═════ GIVEN RECORDS
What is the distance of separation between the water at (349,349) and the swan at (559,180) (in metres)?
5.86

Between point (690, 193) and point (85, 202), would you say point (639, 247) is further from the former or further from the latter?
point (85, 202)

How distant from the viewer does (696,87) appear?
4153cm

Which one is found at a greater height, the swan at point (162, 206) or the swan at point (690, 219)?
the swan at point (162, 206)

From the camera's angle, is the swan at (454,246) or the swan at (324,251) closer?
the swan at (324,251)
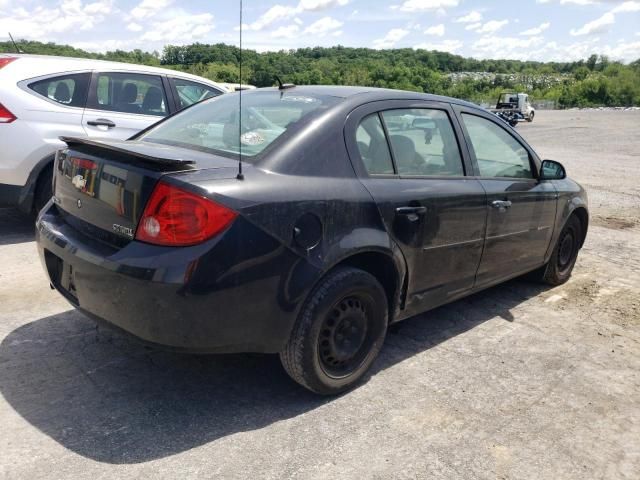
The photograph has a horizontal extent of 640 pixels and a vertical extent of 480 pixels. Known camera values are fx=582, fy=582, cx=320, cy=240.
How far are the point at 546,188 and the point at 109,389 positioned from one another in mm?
3499

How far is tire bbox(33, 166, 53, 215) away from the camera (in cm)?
571

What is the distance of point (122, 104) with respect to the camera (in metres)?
6.37

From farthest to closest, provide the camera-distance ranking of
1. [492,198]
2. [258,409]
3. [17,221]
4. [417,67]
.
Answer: [417,67]
[17,221]
[492,198]
[258,409]

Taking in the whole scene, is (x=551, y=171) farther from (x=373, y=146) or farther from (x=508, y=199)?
(x=373, y=146)

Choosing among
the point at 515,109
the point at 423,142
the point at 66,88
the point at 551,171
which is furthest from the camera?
the point at 515,109

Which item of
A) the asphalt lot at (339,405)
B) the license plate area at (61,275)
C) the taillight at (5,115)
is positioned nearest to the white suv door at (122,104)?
the taillight at (5,115)

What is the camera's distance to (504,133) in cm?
443

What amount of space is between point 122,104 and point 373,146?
405 centimetres

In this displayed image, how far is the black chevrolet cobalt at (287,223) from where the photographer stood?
2.54 metres

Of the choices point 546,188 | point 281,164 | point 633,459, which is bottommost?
point 633,459

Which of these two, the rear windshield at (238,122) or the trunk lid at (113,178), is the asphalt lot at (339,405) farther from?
the rear windshield at (238,122)

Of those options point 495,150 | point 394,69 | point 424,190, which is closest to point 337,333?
point 424,190

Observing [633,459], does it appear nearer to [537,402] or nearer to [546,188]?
[537,402]

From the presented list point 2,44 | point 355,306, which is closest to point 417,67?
point 2,44
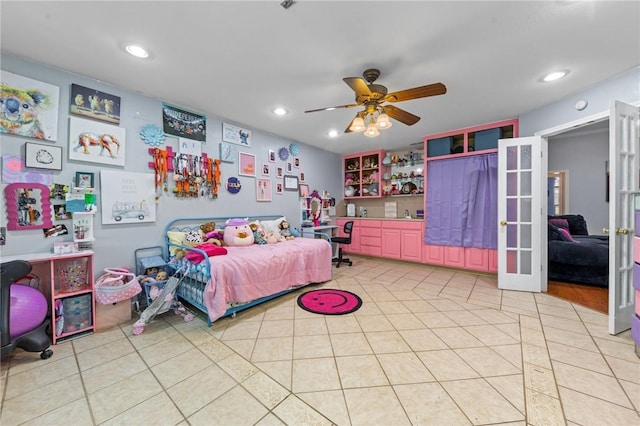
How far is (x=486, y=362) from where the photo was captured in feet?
5.79

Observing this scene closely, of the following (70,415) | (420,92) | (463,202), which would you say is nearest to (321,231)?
(463,202)

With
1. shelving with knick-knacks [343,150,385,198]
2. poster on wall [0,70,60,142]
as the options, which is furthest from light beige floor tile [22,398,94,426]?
shelving with knick-knacks [343,150,385,198]

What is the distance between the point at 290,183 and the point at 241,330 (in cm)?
282

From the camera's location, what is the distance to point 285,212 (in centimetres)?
450

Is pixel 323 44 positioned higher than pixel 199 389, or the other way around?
pixel 323 44

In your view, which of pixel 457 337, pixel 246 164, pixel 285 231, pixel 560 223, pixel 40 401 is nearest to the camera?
pixel 40 401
══════════
TO BE DONE
Give every line of the items above as one numbered list, skipping blank lines. Leave the pictures out.

WRITTEN ANSWER
1. What is the distance of separation between the water at (349,349) and the swan at (559,180) (in metres)?
2. 5.86
3. Between point (690, 193) and point (85, 202), would you say point (639, 247) is further from the former or further from the latter?
4. point (85, 202)
5. How distant from the viewer does (696,87) appear?
6. 4153cm
7. Which one is found at a greater height, the swan at point (162, 206) or the swan at point (690, 219)?
8. the swan at point (162, 206)
9. From the camera's angle, is the swan at (454,246) or the swan at (324,251) closer?
10. the swan at (324,251)
11. The photograph has a horizontal extent of 640 pixels and a vertical extent of 480 pixels. Known camera values are fx=582, fy=582, cx=320, cy=240.
12. How far are the point at 546,188 and the point at 109,389 positioned from one another in mm?
13. 3499
14. How far is tire bbox(33, 166, 53, 215) away from the camera (in cm)?
15. 571
16. What is the distance of point (122, 104) with respect to the camera (in metres)?
17. 6.37
18. From farthest to closest, provide the camera-distance ranking of
19. 1. [492,198]
20. 2. [258,409]
21. 3. [17,221]
22. 4. [417,67]
23. .
24. Answer: [417,67]
25. [17,221]
26. [492,198]
27. [258,409]
28. Taking in the whole scene, is (x=551, y=171) farther from (x=373, y=146) or farther from (x=508, y=199)?
29. (x=373, y=146)
30. Choosing among
31. the point at 515,109
32. the point at 423,142
33. the point at 66,88
34. the point at 551,171
35. which is furthest from the camera?
36. the point at 515,109
37. Which item of
38. A) the asphalt lot at (339,405)
39. B) the license plate area at (61,275)
40. C) the taillight at (5,115)
41. is positioned nearest to the white suv door at (122,104)?
42. the taillight at (5,115)
43. What is the camera's distance to (504,133) in cm?
44. 443
45. What amount of space is between point 122,104 and point 373,146?
46. 405 centimetres
47. In this displayed image, how far is the black chevrolet cobalt at (287,223) from where the photographer stood?
48. 2.54 metres
49. Of the choices point 546,188 | point 281,164 | point 633,459, which is bottommost?
50. point 633,459
51. Which of these two, the rear windshield at (238,122) or the trunk lid at (113,178), is the asphalt lot at (339,405) farther from?
52. the rear windshield at (238,122)
53. Of those options point 495,150 | point 394,69 | point 424,190, which is closest to point 337,333?
54. point 424,190
55. Observing [633,459], does it appear nearer to [537,402] or nearer to [546,188]?
56. [537,402]
57. From the presented list point 2,44 | point 355,306, which is closest to point 417,67?
58. point 2,44
59. How far is (x=486, y=362) from where the photo was captured in feet?
60. 5.79
61. Observing this scene closely, of the following (70,415) | (420,92) | (463,202), which would you say is nearest to (321,231)?
62. (463,202)
63. With
64. 1. shelving with knick-knacks [343,150,385,198]
65. 2. poster on wall [0,70,60,142]
66. as the options, which is furthest from light beige floor tile [22,398,94,426]?
67. shelving with knick-knacks [343,150,385,198]
68. What is the distance between the point at 290,183 and the point at 241,330 (in cm)?
69. 282
70. From the camera's location, what is the distance to point 285,212 (in centimetres)?
71. 450
72. Is pixel 323 44 positioned higher than pixel 199 389, or the other way around?
73. pixel 323 44
74. In your view, which of pixel 457 337, pixel 246 164, pixel 285 231, pixel 560 223, pixel 40 401 is nearest to the camera?
75. pixel 40 401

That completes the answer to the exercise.